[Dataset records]
════

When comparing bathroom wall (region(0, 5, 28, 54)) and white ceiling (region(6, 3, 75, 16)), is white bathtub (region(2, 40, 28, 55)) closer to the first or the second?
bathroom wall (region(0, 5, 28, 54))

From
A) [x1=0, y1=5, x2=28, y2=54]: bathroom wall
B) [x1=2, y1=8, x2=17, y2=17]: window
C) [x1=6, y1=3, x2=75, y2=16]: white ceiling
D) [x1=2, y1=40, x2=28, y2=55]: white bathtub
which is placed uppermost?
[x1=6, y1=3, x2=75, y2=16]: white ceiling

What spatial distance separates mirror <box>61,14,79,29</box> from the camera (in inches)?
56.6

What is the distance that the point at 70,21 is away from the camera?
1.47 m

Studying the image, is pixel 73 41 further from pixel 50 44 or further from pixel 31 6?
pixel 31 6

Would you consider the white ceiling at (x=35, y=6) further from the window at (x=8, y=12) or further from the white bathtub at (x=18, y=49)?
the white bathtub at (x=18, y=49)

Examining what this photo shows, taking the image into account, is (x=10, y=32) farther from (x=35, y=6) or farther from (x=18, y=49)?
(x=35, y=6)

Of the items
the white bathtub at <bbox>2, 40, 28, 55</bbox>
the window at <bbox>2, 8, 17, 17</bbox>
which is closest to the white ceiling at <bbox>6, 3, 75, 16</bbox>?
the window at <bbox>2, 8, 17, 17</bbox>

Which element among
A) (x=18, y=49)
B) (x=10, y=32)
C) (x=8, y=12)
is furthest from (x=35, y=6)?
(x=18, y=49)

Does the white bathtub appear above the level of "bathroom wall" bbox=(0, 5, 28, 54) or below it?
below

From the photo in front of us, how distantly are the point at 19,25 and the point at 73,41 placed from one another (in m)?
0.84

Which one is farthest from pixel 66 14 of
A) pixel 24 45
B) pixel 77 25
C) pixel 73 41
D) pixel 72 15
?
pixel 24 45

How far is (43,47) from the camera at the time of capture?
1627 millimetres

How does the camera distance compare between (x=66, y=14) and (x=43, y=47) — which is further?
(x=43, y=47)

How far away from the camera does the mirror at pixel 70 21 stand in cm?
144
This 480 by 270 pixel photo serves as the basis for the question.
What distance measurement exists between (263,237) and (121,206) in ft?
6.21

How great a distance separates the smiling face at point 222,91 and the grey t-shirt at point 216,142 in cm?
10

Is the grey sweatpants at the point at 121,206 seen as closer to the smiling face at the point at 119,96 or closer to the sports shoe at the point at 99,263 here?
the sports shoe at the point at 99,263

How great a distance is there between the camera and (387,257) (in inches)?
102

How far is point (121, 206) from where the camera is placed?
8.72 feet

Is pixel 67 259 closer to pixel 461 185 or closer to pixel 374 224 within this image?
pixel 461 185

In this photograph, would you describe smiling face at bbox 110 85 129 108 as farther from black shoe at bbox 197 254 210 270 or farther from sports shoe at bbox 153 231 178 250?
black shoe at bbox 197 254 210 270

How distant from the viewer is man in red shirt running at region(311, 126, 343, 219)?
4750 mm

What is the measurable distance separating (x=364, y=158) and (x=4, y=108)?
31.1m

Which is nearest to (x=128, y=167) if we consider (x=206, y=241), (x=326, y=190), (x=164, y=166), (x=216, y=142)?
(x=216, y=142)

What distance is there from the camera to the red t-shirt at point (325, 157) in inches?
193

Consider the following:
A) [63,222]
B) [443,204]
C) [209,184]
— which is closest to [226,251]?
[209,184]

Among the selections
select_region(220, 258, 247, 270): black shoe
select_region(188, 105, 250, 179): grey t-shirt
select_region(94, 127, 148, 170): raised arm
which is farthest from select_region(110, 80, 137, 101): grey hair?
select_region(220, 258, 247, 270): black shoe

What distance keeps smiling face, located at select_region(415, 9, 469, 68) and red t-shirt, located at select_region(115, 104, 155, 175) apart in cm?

════

■ Do this ■
Turn every line of the records above into a Markdown table with the columns "Row" and "Line", one numbered row per line, and leave out the blank lines.

■ Correct response ■
| Row | Line |
|---|---|
| 1 | When comparing bathroom wall (region(0, 5, 28, 54)) and white ceiling (region(6, 3, 75, 16)), is white bathtub (region(2, 40, 28, 55)) closer to the first or the second? |
| 2 | bathroom wall (region(0, 5, 28, 54)) |
| 3 | From |
| 4 | A) [x1=0, y1=5, x2=28, y2=54]: bathroom wall |
| 5 | B) [x1=2, y1=8, x2=17, y2=17]: window |
| 6 | C) [x1=6, y1=3, x2=75, y2=16]: white ceiling |
| 7 | D) [x1=2, y1=40, x2=28, y2=55]: white bathtub |
| 8 | which is placed uppermost? |
| 9 | [x1=6, y1=3, x2=75, y2=16]: white ceiling |
| 10 | What spatial distance separates mirror <box>61,14,79,29</box> from the camera (in inches)? |
| 11 | 56.6 |
| 12 | What is the distance that the point at 70,21 is away from the camera? |
| 13 | 1.47 m |
| 14 | Studying the image, is pixel 73 41 further from pixel 50 44 or further from pixel 31 6? |
| 15 | pixel 31 6 |
| 16 | Would you consider the white ceiling at (x=35, y=6) further from the window at (x=8, y=12) or further from the white bathtub at (x=18, y=49)? |
| 17 | the white bathtub at (x=18, y=49) |
| 18 | Examining what this photo shows, taking the image into account, is (x=10, y=32) farther from (x=35, y=6) or farther from (x=18, y=49)? |
| 19 | (x=35, y=6) |
| 20 | Of the items |
| 21 | the white bathtub at <bbox>2, 40, 28, 55</bbox> |
| 22 | the window at <bbox>2, 8, 17, 17</bbox> |
| 23 | which is closest to the white ceiling at <bbox>6, 3, 75, 16</bbox>? |
| 24 | the window at <bbox>2, 8, 17, 17</bbox> |
| 25 | Which element among |
| 26 | A) (x=18, y=49) |
| 27 | B) (x=10, y=32) |
| 28 | C) (x=8, y=12) |
| 29 | is furthest from (x=35, y=6)? |
| 30 | (x=18, y=49) |
| 31 | Does the white bathtub appear above the level of "bathroom wall" bbox=(0, 5, 28, 54) or below it? |
| 32 | below |
| 33 | From the photo in front of us, how distantly are the point at 19,25 and the point at 73,41 placed from one another (in m)? |
| 34 | 0.84 |
| 35 | Which one is farthest from pixel 66 14 of |
| 36 | A) pixel 24 45 |
| 37 | B) pixel 77 25 |
| 38 | C) pixel 73 41 |
| 39 | D) pixel 72 15 |
| 40 | ? |
| 41 | pixel 24 45 |
| 42 | How far is (43,47) from the camera at the time of capture? |
| 43 | 1627 millimetres |
| 44 | How does the camera distance compare between (x=66, y=14) and (x=43, y=47) — which is further? |
| 45 | (x=43, y=47) |
| 46 | How far away from the camera does the mirror at pixel 70 21 stand in cm? |
| 47 | 144 |
| 48 | This 480 by 270 pixel photo serves as the basis for the question. |
| 49 | What distance measurement exists between (263,237) and (121,206) in ft? |
| 50 | 6.21 |
| 51 | How great a distance separates the smiling face at point 222,91 and the grey t-shirt at point 216,142 in cm? |
| 52 | 10 |
| 53 | Is the grey sweatpants at the point at 121,206 seen as closer to the smiling face at the point at 119,96 or closer to the sports shoe at the point at 99,263 here? |
| 54 | the sports shoe at the point at 99,263 |
| 55 | How great a distance is there between the camera and (387,257) (in inches)? |
| 56 | 102 |
| 57 | How far is point (121, 206) from where the camera is placed? |
| 58 | 8.72 feet |
| 59 | Is pixel 67 259 closer to pixel 461 185 or closer to pixel 374 224 within this image? |
| 60 | pixel 461 185 |
| 61 | In this photograph, would you describe smiling face at bbox 110 85 129 108 as farther from black shoe at bbox 197 254 210 270 or farther from sports shoe at bbox 153 231 178 250? |
| 62 | black shoe at bbox 197 254 210 270 |
| 63 | How distant from the viewer is man in red shirt running at region(311, 126, 343, 219)? |
| 64 | 4750 mm |
| 65 | What is the measurable distance separating (x=364, y=158) and (x=4, y=108)? |
| 66 | 31.1m |
| 67 | Which is nearest to (x=128, y=167) if we consider (x=206, y=241), (x=326, y=190), (x=164, y=166), (x=216, y=142)? |
| 68 | (x=216, y=142) |
| 69 | What distance is there from the camera to the red t-shirt at point (325, 157) in inches? |
| 70 | 193 |
| 71 | Consider the following: |
| 72 | A) [63,222] |
| 73 | B) [443,204] |
| 74 | C) [209,184] |
| 75 | — which is closest to [226,251]? |
| 76 | [209,184] |
| 77 | Among the selections |
| 78 | select_region(220, 258, 247, 270): black shoe |
| 79 | select_region(188, 105, 250, 179): grey t-shirt |
| 80 | select_region(94, 127, 148, 170): raised arm |
| 81 | which is farthest from select_region(110, 80, 137, 101): grey hair? |
| 82 | select_region(220, 258, 247, 270): black shoe |
| 83 | What distance keeps smiling face, located at select_region(415, 9, 469, 68) and red t-shirt, located at select_region(115, 104, 155, 175) apart in cm? |